→ Task instructions
1: Reproduce the passage of the rugby article that starts with "Gatland learned a" and goes on through "forward for Scotland.".
2: Continue the rugby article on Ireland and Scotland, picking up after its final sentence.

→ Text shown
##############################
Out went Peter Stringer for Guy Easterby. Mick Galway made way for Jeremy Davidson and Shane Horgan switched to inside centre instead of Rob Henderson as Geordan Murphy started on the wing, only to be forced off with a puled hamstring.
Also, two young Munster flankers, Alan Quinlan and David Wallace, were dropped for Simon Easterby and Kieron Dawson. No Ireland team has undergone such radical alternations since. Until now.
Gatland learned a valuable lesson as kilted Kiwi John Leslie excelled in the mugging. It finished 32-10 and the Grand Slam/Championship dream went up in smoke.
Normal service resumed the following March as Ireland hammered them 43-22 at Lansdowne Road. The second most famous Brian O’Driscoll hat-trick. One of those tries sprang to mind when Stuart Hogg rubberstamped Luciano Orquera’s meltdown a fortnight ago by intercepting the Italian outhalf on his own five-metre line. After zig-zagging through a mass of bodies, the 20-year-old fullback hit the afterburners to go the length of Murrayfield.
The natives hadn’t seen one of their own score that kind of try for a generation. In fact, they haven’t seen many tries at all. Until now. Six tries in two games signifies a colossal leap forward for Scotland.
##############################
→ Data extract
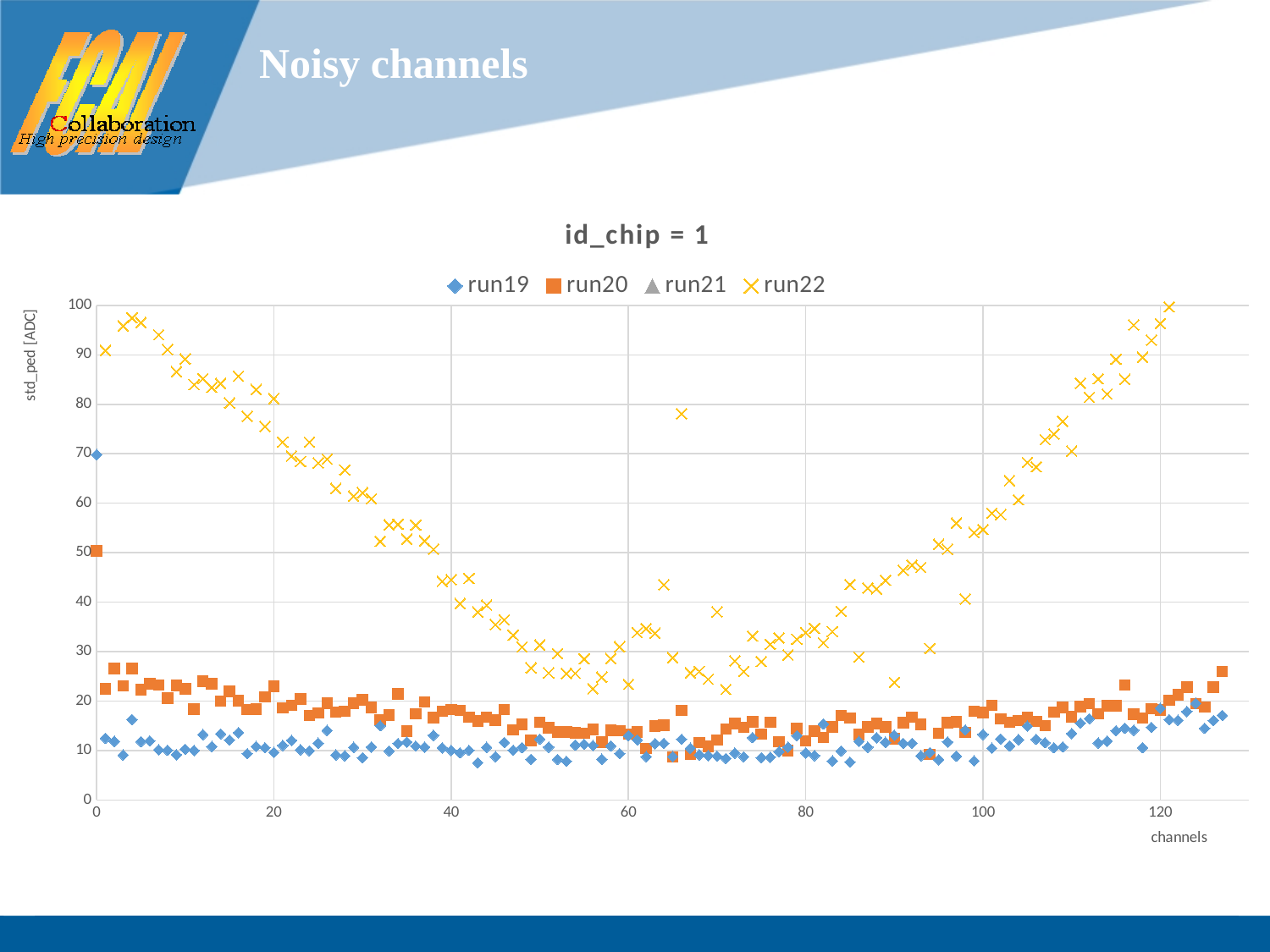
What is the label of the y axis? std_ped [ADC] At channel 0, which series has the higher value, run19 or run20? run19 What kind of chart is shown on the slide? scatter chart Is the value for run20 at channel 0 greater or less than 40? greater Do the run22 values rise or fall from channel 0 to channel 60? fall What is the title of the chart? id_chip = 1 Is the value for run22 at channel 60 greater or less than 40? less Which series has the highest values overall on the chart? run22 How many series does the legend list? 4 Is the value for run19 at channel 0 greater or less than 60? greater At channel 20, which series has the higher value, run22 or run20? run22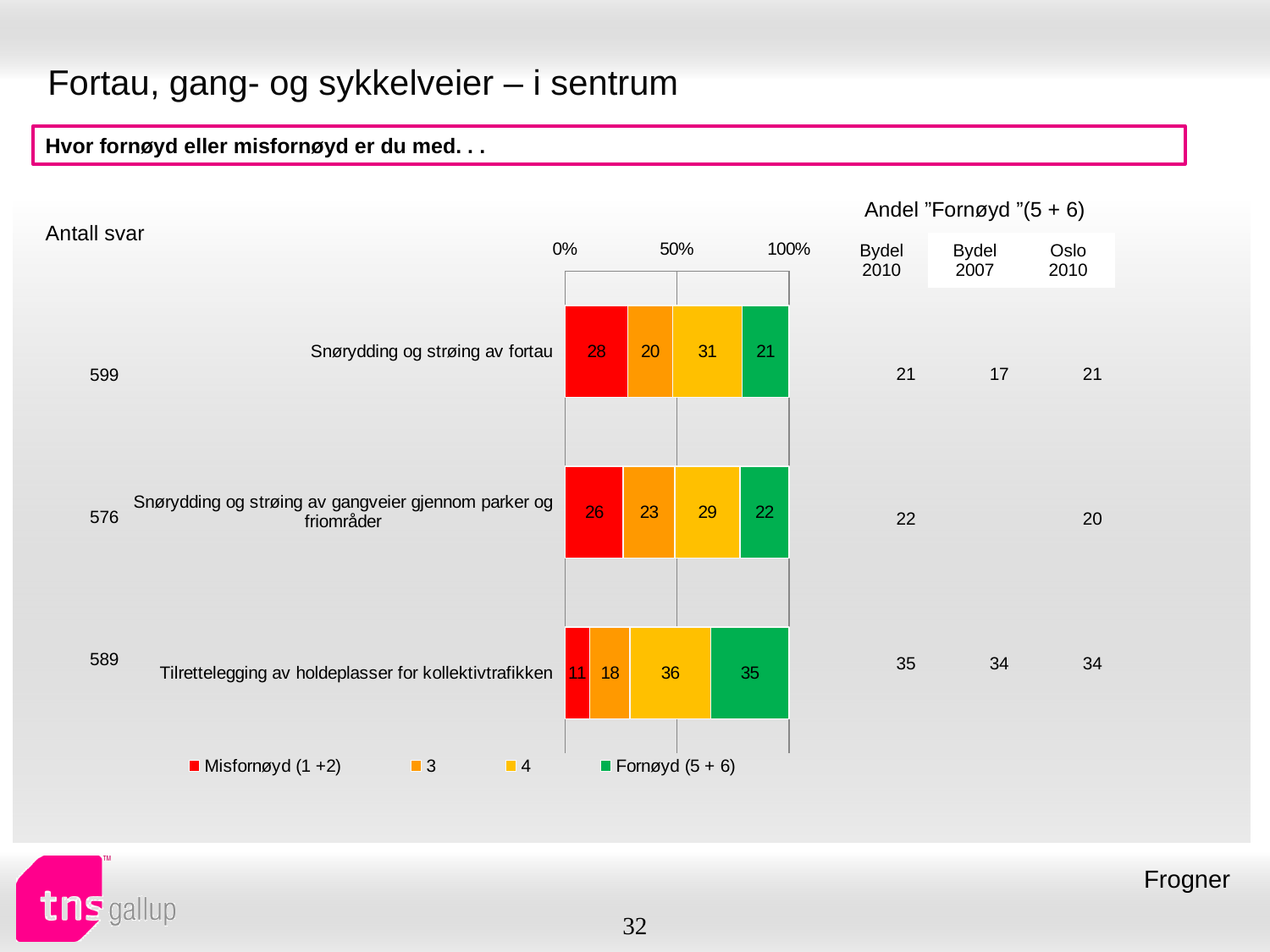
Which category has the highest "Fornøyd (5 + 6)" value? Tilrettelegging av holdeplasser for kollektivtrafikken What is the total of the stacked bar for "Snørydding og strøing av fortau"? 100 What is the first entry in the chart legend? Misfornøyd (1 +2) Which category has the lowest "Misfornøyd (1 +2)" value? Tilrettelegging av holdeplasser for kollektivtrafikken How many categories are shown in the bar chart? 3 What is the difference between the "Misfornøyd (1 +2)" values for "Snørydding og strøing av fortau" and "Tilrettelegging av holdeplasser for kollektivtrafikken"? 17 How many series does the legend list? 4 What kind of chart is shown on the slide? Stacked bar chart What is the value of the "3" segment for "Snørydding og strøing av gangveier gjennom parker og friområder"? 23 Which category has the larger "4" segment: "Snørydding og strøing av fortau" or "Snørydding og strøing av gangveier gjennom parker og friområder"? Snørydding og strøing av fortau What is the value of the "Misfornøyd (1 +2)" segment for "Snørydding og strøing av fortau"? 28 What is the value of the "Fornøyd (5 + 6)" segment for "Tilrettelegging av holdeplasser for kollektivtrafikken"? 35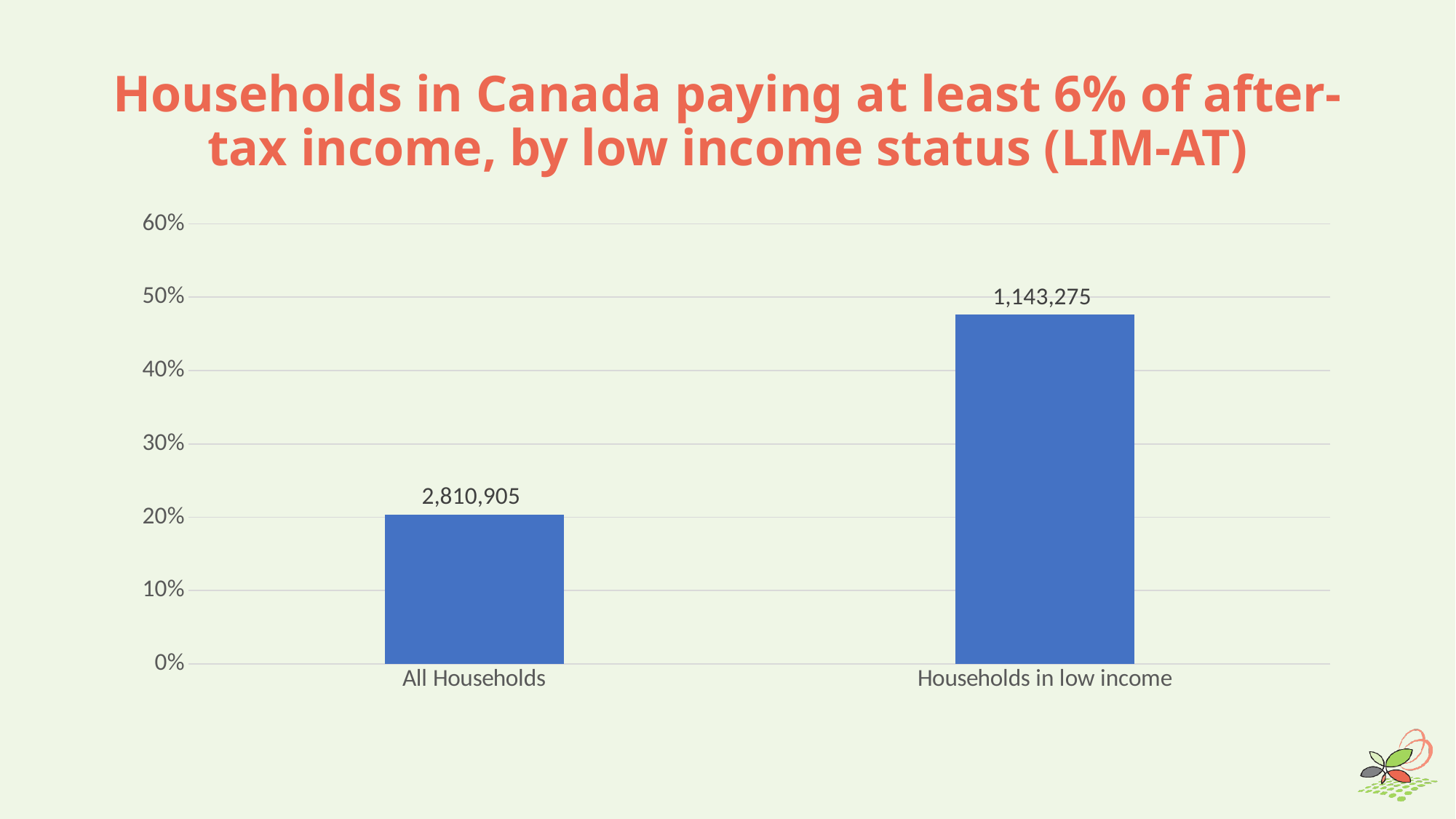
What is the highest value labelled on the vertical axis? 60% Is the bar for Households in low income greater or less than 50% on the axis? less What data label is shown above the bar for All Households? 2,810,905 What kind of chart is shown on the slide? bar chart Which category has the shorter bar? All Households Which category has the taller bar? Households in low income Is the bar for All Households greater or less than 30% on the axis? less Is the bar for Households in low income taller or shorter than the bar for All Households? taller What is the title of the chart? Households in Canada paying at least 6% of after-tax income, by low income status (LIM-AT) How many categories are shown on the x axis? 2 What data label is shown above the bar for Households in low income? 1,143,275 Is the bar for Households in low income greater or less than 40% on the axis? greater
##############################
→ Expected results
1:
Gatland learned a valuable lesson as kilted Kiwi John Leslie excelled in the mugging. It finished 32-10 and the Grand Slam/Championship dream went up in smoke.
Normal service resumed the following March as Ireland hammered them 43-22 at Lansdowne Road. The second most famous Brian O’Driscoll hat-trick. One of those tries sprang to mind when Stuart Hogg rubberstamped Luciano Orquera’s meltdown a fortnight ago by intercepting the Italian outhalf on his own five-metre line. After zig-zagging through a mass of bodies, the 20-year-old fullback hit the afterburners to go the length of Murrayfield.
The natives hadn’t seen one of their own score that kind of try for a generation. In fact, they haven’t seen many tries at all. Until now. Six tries in two games signifies a colossal leap forward for Scotland.

2:
Nor is Hogg’s brilliance a one-off. He bagged a similar try against England ‘A’ last year and ran in a hat-trick for Glasgow against Munster at Musgrave Park. But the locals have been hurt too many times to believe this is the dawn of a bright new era. Not yet anyway.
“We are not confident,” said John Jeffrey, the legendary blonde-maned flanker from the 1990 Grand Slam-winning team. “You cannot be confident having just won one game in the last two years in the Six Nations. That would just be cocky.
“We will get confidence if we do our basics right, because only then will we give ourselves a chance of winning. Confident of victory? No. That would be very disingenuous to the Irish. We are optimistic.”
It smells like an ambush.
What are the reasons for being optimistic? For starters, take Ireland’s chronic injury list. Every single unit from the back three to frontrow has lost a guaranteed starter.